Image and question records
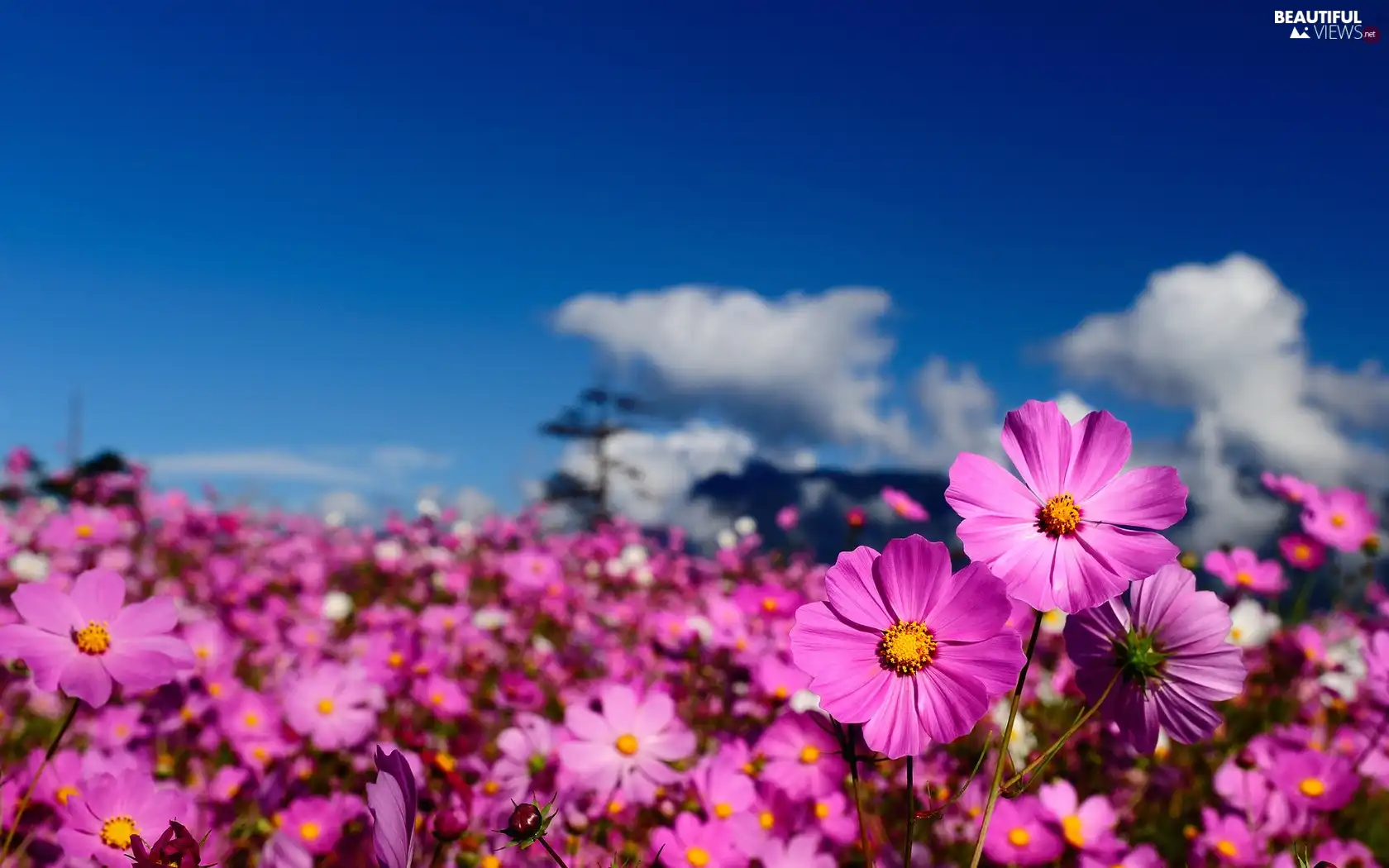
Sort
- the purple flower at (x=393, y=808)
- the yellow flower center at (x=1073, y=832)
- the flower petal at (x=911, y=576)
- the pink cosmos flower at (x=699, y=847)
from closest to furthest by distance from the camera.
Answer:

#### What you need to do
Please write out every line of the records above word for word, leaving the pictures out.

#### Correct output
Sort
- the purple flower at (x=393, y=808)
- the yellow flower center at (x=1073, y=832)
- the flower petal at (x=911, y=576)
- the pink cosmos flower at (x=699, y=847)
from closest to furthest by distance from the camera.
Answer:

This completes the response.